The New York Times ignored 18 deaths, countless injuries and nearly $2 billion in property damage nationwide in an article slamming Republican bills designed to stop what the liberal newspaper considered mostly "peaceful" protests.
The Times published a report originally headlined, "How the G.O.P. Is Creating Harsher Penalties for Protesters," that was eventually titled "G.O.P. Bills Target Protesters (and Absolve Motorists Who Hit Them)," in the online version. It detailed how "Republican-led states are introducing punitive new measures governing protests" in the wake of former policeman Derek Chauvin's conviction for the murder of George Floyd.
The story blasted Oklahoma, Iowa, Indiana, Florida and other states for steps taken to prevent rioting, looting and violence that sometimes occurs during civil rights demonstrations and other forms of protests. Protests and riots following the 2020 killing of Floyd resulted in at least 18 deaths, $350 million worth of property damage in the Minneapolis area and nearly $2 billion nationwide.
However, the Times didn’t highlight deaths or significant property damage when downplaying the protests as mostly peaceful.
"While Democrats seized on Mr. Floyd’s death last May to highlight racism in policing and other forms of social injustice, Republicans responded to a summer of protests by proposing a raft of punitive new measures governing the right to lawfully assemble," the Times reported, before dismissing the violence and destruction tied to the protests.
"Some, like [Florida Gov.

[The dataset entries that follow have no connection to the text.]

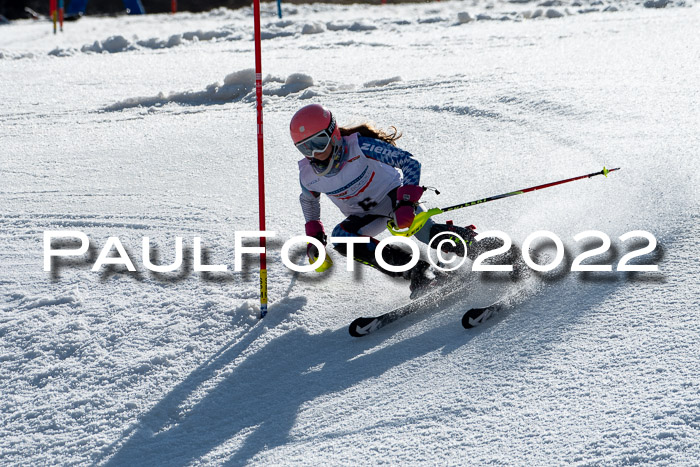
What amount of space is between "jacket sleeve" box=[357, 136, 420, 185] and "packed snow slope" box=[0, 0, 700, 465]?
496mm

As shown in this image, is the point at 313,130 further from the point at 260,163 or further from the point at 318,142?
the point at 260,163

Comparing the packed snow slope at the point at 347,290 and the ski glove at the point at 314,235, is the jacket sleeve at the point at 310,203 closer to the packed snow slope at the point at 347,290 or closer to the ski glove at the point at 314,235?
the ski glove at the point at 314,235

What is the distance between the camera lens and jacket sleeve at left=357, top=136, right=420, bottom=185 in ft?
13.5

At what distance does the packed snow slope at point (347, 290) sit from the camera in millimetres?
3057

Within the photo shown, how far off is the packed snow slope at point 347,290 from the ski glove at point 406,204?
1.65 feet

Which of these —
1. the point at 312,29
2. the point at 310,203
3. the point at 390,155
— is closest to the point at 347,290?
the point at 310,203

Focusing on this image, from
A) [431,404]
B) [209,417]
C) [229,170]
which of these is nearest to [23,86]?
[229,170]

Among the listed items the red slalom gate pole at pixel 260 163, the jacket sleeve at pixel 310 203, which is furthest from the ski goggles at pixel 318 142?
the jacket sleeve at pixel 310 203

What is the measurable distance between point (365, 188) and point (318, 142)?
0.47m

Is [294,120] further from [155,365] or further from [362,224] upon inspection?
[155,365]

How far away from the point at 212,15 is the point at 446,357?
1491cm

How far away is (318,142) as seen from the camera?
388 centimetres

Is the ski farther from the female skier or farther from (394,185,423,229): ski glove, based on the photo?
(394,185,423,229): ski glove

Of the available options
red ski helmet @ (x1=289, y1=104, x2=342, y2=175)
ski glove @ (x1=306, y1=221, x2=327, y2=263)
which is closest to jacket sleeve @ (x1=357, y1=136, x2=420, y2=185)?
red ski helmet @ (x1=289, y1=104, x2=342, y2=175)
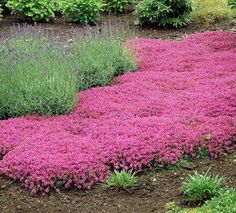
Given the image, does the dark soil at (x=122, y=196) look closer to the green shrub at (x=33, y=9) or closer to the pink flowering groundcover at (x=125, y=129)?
the pink flowering groundcover at (x=125, y=129)

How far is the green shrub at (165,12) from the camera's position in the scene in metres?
15.4

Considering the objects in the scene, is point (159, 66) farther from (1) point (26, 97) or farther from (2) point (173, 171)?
(2) point (173, 171)

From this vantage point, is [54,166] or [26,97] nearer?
[54,166]

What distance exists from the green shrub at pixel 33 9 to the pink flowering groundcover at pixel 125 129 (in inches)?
241

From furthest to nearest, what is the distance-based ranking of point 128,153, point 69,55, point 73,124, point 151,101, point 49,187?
1. point 69,55
2. point 151,101
3. point 73,124
4. point 128,153
5. point 49,187

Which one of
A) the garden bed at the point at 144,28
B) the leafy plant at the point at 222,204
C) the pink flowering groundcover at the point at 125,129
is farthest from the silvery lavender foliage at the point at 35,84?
the garden bed at the point at 144,28

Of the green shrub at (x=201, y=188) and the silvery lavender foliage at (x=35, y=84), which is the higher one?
the silvery lavender foliage at (x=35, y=84)

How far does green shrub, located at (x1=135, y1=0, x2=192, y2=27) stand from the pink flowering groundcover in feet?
15.4

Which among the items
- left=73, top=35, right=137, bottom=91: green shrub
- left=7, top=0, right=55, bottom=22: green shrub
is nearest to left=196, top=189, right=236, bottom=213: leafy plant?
left=73, top=35, right=137, bottom=91: green shrub

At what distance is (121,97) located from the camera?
30.9ft

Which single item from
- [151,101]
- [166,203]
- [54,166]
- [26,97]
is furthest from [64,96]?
[166,203]

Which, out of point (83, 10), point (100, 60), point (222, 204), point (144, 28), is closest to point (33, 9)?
point (83, 10)

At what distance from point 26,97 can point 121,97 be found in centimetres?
157

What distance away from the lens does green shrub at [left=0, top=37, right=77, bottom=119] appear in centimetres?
875
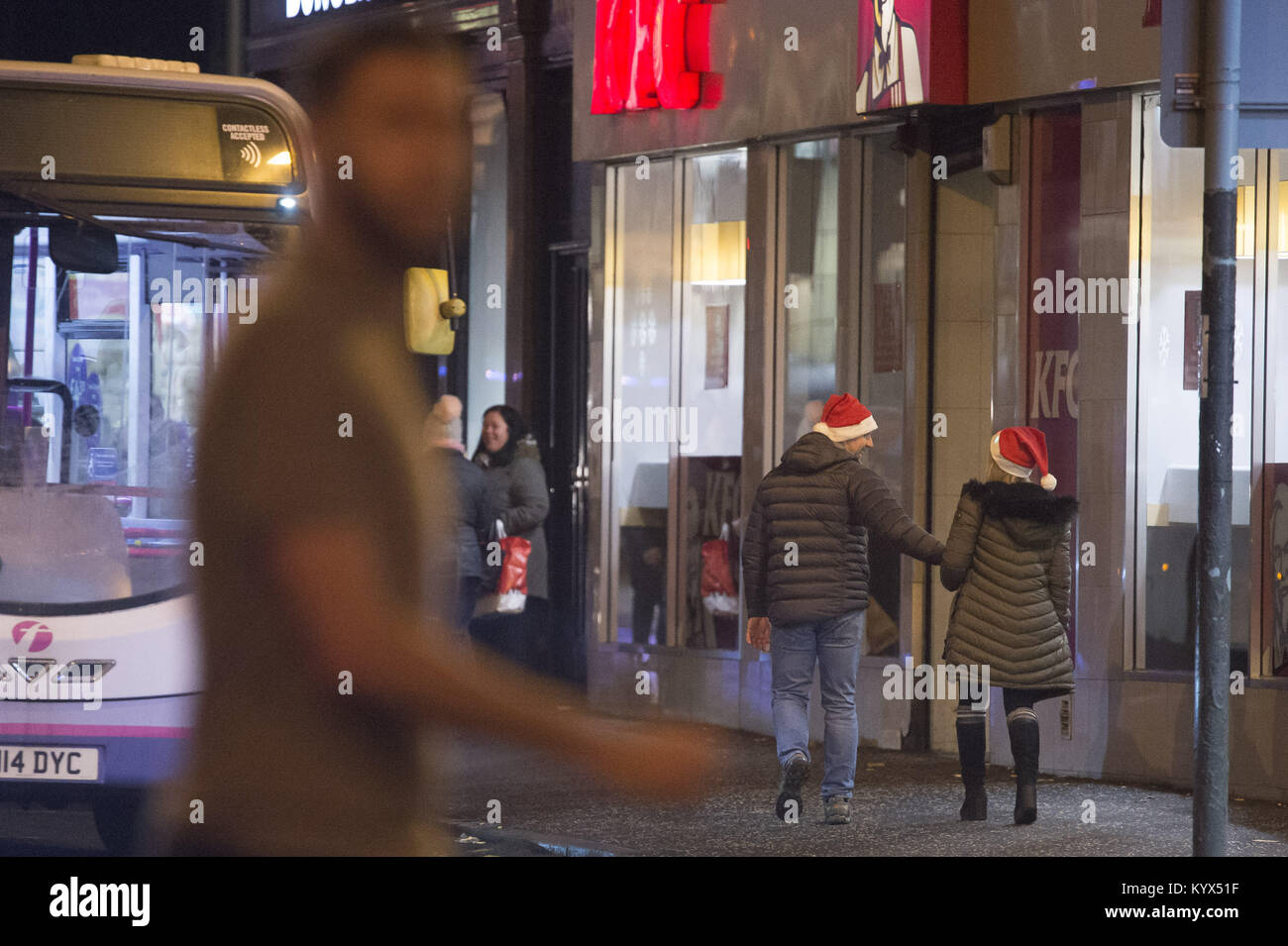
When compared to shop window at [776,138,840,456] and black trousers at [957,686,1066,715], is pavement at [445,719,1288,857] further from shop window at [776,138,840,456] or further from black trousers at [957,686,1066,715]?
shop window at [776,138,840,456]

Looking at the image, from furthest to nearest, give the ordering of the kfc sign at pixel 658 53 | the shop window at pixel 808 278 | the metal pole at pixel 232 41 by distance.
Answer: the metal pole at pixel 232 41
the kfc sign at pixel 658 53
the shop window at pixel 808 278

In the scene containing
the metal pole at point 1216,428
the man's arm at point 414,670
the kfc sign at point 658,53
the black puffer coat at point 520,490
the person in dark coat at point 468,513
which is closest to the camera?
the man's arm at point 414,670

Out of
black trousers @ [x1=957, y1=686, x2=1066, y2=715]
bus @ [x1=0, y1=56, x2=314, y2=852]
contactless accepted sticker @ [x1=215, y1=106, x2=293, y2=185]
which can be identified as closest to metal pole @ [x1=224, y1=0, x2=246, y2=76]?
bus @ [x1=0, y1=56, x2=314, y2=852]

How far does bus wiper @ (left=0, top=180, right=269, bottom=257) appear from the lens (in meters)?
7.41

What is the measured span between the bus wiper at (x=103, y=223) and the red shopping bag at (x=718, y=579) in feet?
18.2

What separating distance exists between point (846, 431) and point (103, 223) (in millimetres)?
3484

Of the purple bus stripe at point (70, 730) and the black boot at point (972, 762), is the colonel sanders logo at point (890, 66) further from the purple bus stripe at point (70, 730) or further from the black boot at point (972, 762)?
the purple bus stripe at point (70, 730)

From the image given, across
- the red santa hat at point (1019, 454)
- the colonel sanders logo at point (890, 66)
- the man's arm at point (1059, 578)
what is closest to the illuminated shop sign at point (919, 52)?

Ron] DeSantis, are labeling them ‘anti-riot’ bills, conflating the right to peaceful protest with the rioting and looting that sometimes resulted from such protests," the Times reported.
The Times then claimed, "The laws carry forward the hyperbolic message Republicans have been pushing in the 11 months since Black Lives Matter protests against racial injustice swept the country: that Democrats are tolerant of violent and criminal actions from those who protest against racial injustice."
The newspaper essentially began a public relations campaign for protestors, reporting "the overwhelming majority of last summer’s nationwide Black Lives Matter protests were peaceful," "more than 96 percent involved no property damage or police injuries" and "most of the protests held across Florida last summer were also peaceful."
The paper did note that "a few in Miami, Tampa and Jacksonville produced some episodes of violence, including the burning of a police car and a sporting goods store," but failed to mention the deaths and significant property damage that occurred throughout the nation.
The Times knocked a Florida law for increasing the penalties of someone caught toppling a monument by noting that "Confederate ones" are included.